Vous découvrez un collègue ivre au travail. Comment l’aider ? Doit-il être sanctionné ? Quelles mesures prendre pour éviter que cela ne se reproduise ? Je vais vous aider à y voir plus clair et à réagir de façon appropriée.

L’alcool éthylique, ou éthanol (C2H5OH) est considéré comme un dépresseur. C’est une drogue capable de provoquer nombreux effets contradictoires. Ces effets qui modifient le comportement engendrent des situations de mise en danger de l’intéressé et d’autrui.

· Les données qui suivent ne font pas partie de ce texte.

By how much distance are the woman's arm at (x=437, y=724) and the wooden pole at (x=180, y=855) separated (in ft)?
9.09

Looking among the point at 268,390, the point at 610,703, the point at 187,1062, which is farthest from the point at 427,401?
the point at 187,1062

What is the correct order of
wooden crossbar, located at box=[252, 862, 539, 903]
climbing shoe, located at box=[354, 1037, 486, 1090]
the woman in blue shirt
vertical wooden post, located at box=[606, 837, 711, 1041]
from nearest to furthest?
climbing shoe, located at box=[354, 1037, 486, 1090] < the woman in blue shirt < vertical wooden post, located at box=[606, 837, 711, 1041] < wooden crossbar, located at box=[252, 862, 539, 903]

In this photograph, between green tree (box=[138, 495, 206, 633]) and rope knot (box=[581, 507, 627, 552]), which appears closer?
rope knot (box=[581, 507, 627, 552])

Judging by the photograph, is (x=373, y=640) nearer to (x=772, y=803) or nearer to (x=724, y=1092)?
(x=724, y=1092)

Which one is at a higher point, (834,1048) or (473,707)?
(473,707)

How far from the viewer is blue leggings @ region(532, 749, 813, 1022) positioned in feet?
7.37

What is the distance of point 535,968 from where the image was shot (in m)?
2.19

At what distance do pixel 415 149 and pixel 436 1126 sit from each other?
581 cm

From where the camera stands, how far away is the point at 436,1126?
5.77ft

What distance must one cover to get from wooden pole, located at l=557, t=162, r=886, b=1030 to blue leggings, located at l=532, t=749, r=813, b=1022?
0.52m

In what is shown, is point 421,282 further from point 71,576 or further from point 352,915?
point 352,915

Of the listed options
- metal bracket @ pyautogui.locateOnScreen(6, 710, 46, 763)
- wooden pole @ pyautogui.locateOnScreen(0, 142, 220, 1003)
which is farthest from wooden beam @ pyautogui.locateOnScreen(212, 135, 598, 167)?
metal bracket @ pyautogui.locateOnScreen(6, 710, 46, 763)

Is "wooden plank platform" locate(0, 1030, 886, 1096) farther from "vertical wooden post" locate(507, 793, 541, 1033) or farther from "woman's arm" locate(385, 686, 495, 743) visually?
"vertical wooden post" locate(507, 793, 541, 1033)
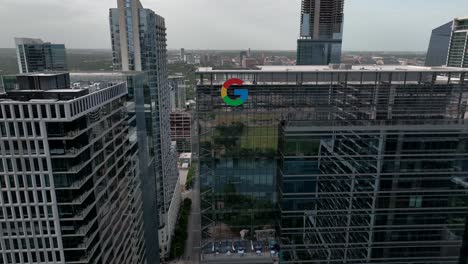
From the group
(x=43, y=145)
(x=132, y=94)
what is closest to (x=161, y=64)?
(x=132, y=94)

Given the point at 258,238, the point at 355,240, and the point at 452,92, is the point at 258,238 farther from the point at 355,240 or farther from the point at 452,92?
the point at 452,92

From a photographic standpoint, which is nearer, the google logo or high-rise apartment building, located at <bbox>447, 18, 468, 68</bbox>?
the google logo

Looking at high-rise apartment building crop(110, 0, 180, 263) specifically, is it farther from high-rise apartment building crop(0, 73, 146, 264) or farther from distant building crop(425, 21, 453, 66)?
distant building crop(425, 21, 453, 66)

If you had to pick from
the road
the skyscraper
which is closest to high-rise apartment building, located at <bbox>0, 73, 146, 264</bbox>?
the road

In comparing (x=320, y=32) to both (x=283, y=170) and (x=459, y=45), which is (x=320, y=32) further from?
(x=283, y=170)

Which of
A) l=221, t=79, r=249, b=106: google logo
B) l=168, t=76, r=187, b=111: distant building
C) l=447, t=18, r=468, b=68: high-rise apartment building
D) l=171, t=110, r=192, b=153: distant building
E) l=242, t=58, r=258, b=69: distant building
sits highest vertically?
l=447, t=18, r=468, b=68: high-rise apartment building

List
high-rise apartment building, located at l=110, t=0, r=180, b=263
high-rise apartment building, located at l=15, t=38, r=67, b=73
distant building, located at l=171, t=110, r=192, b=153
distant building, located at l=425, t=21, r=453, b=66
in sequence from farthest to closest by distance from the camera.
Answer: distant building, located at l=171, t=110, r=192, b=153
distant building, located at l=425, t=21, r=453, b=66
high-rise apartment building, located at l=15, t=38, r=67, b=73
high-rise apartment building, located at l=110, t=0, r=180, b=263

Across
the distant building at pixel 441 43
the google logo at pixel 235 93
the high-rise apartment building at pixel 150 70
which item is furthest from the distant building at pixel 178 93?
the google logo at pixel 235 93
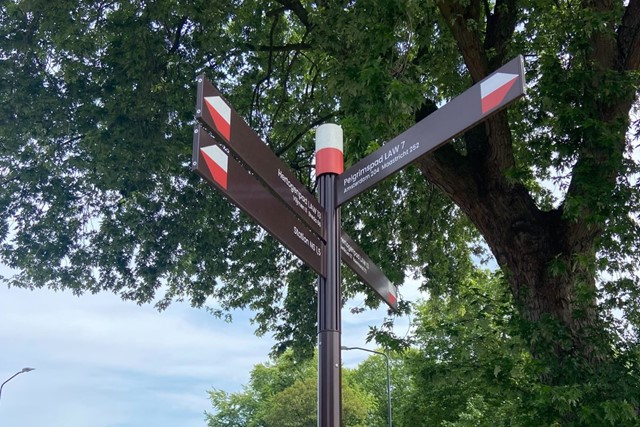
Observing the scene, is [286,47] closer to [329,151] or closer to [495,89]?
[329,151]

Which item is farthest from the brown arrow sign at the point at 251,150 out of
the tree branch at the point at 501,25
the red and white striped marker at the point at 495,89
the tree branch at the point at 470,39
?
the tree branch at the point at 501,25

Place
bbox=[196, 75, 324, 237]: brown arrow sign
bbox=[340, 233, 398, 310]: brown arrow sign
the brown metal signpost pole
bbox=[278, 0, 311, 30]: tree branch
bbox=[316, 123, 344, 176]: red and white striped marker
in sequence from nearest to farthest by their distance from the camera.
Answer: bbox=[196, 75, 324, 237]: brown arrow sign → the brown metal signpost pole → bbox=[316, 123, 344, 176]: red and white striped marker → bbox=[340, 233, 398, 310]: brown arrow sign → bbox=[278, 0, 311, 30]: tree branch

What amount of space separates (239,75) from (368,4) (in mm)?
4564

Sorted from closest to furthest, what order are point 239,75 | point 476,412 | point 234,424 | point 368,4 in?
point 368,4 → point 239,75 → point 476,412 → point 234,424

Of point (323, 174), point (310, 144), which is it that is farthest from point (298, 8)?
point (323, 174)

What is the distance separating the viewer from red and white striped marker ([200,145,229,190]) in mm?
2893

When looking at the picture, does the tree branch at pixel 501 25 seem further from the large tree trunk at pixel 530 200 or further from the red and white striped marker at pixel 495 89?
the red and white striped marker at pixel 495 89

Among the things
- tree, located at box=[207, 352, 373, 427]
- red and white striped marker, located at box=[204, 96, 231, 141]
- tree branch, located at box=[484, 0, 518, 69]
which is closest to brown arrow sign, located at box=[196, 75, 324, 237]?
red and white striped marker, located at box=[204, 96, 231, 141]

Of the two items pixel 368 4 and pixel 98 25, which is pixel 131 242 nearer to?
pixel 98 25

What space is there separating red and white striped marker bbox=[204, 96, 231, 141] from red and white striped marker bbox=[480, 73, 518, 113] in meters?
1.28

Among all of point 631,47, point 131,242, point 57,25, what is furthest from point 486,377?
point 57,25

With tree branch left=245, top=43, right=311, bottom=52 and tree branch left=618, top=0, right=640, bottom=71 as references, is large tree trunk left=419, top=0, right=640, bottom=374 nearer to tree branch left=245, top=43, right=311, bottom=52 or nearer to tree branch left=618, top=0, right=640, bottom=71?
tree branch left=618, top=0, right=640, bottom=71

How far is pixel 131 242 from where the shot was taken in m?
11.1

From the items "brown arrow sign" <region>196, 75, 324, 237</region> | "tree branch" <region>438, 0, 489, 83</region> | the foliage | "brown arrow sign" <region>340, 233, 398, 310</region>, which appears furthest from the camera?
"tree branch" <region>438, 0, 489, 83</region>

Les effets sont immédiats (15 minutes à une heure) et/ou chroniques.
Les effets immédiats modifient le fonctionnement du cerveau et notamment :

  • Jugement: réduction de la capacité de discernement et prise de décision
  • Réactions : diminution des réflexes et augmentation des temps de réaction.
  • Coordination : les mouvements sont désordonnés, l’élocution brouillée,…

L’alcoolisation aigue peut causer le décès de la personne.
Les effets chroniques causent au fils du temps des modifications physiologiques et de nombreux troubles psychologiques.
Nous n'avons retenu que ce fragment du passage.